4. Failure to carry out the data processing fairly and lawfully
The CNIL held that since it was carried out without the knowledge of the data subjects, the collection of data using the “Google Cars” or the mobile phones of “Google Latitude” users was carried out unfairly and therefore in breach of article 6.1° of the French data protection law.
Google tried to defend itself based on article 32.III of the French data protection law, which provides an exception to the requirement to inform the data subejcts where such notification proves impossible or would involve disproportionate efforts compared with the interest of the processing itself. Individual notifications to MAC address-holders and Wi-Fi users would be impossible to carry out, since the company had no direct link with these people.

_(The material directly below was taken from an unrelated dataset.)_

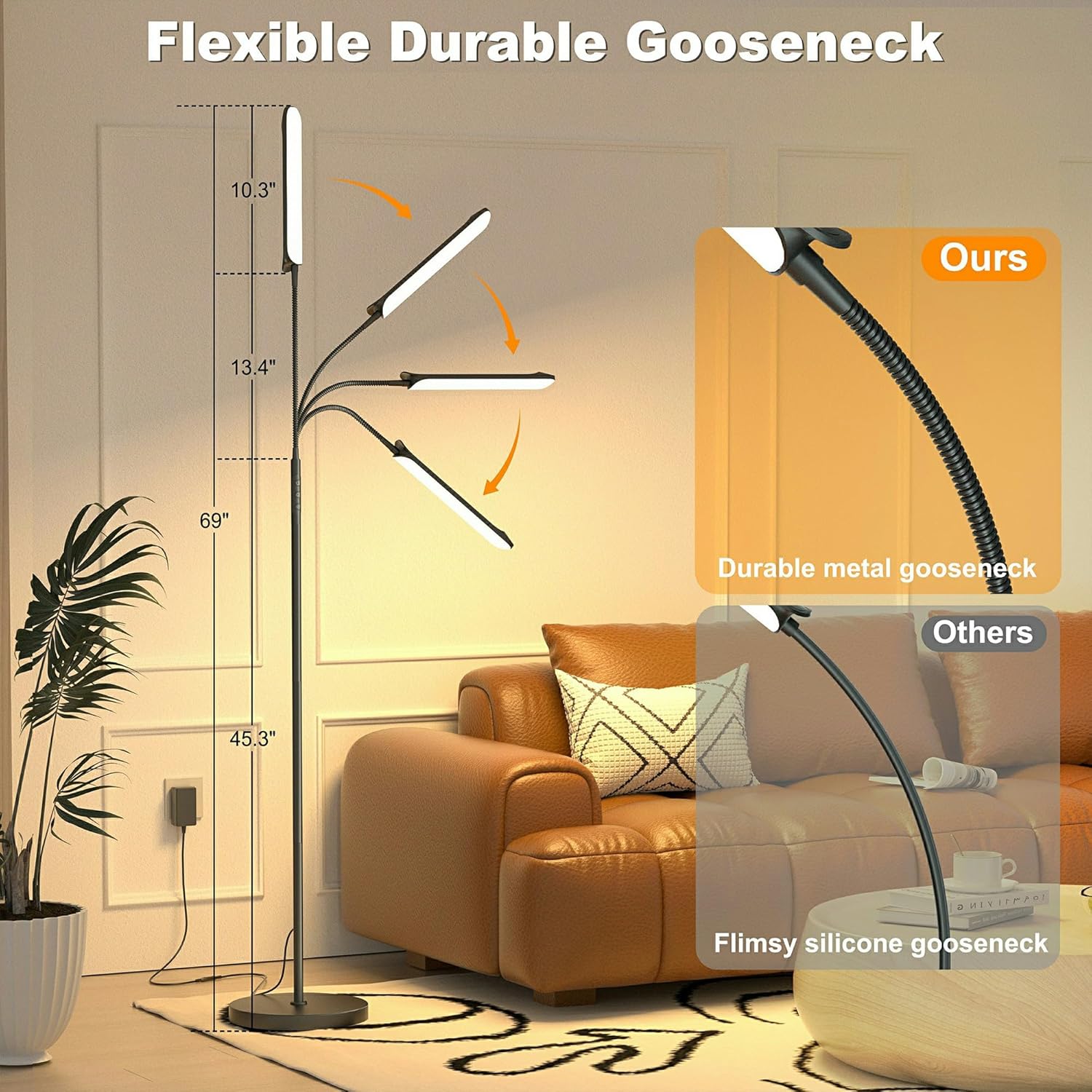 Thumbnail 1 de Yikuneng LED-Stehlampe 18 W (1.800 lm) dimmbar mit Fernbedienung, Touch und Timer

However, the CNIL held that, if it was effectively impossible to make individual notifications, Google should have made information available more globally, whether in the local press or by putting information online on a “.fr” website, so that the public would have the opportunity to object to the use of their personal data. As a result, Google was in breach of the law.
5. Failure to provide information to the CNIL
Giving a wide interpretation to its right to have access to “any document necessary in order to fulfil its task, in whatever medium”, the CNIL has sanctionned Google’s failure to provide it with the source codes of its new data-collection software.
6. Benefits gained from these breaches
The CNIL found that the data collected for “Google Latitude” obtained in breach of the law, gave Google an unquestionable advantage over its competitors, enabling it to offer a high-performance geolocation service. This service, which carries a high level of Internet traffic, could generate significant revenue from advertising, which represents the majority of Google’s turnover.
In its decision of 17 March 2011, the CNIL therefore:
• ordered Google to pay a fine of €100,000; and
• having regard to the seriousness of the breaches and the need to create awareness of the data subjects, ordered that not only the sanction, but also the decision, should be published in their entirety both on the CNIL’s website and on the Légifrance website (the public database of French law). However, since there was no bad faith on Google’s part, the decision was not to be published by the press.
Google has two months to appeal to the Supreme Court (Conseil d’Etat).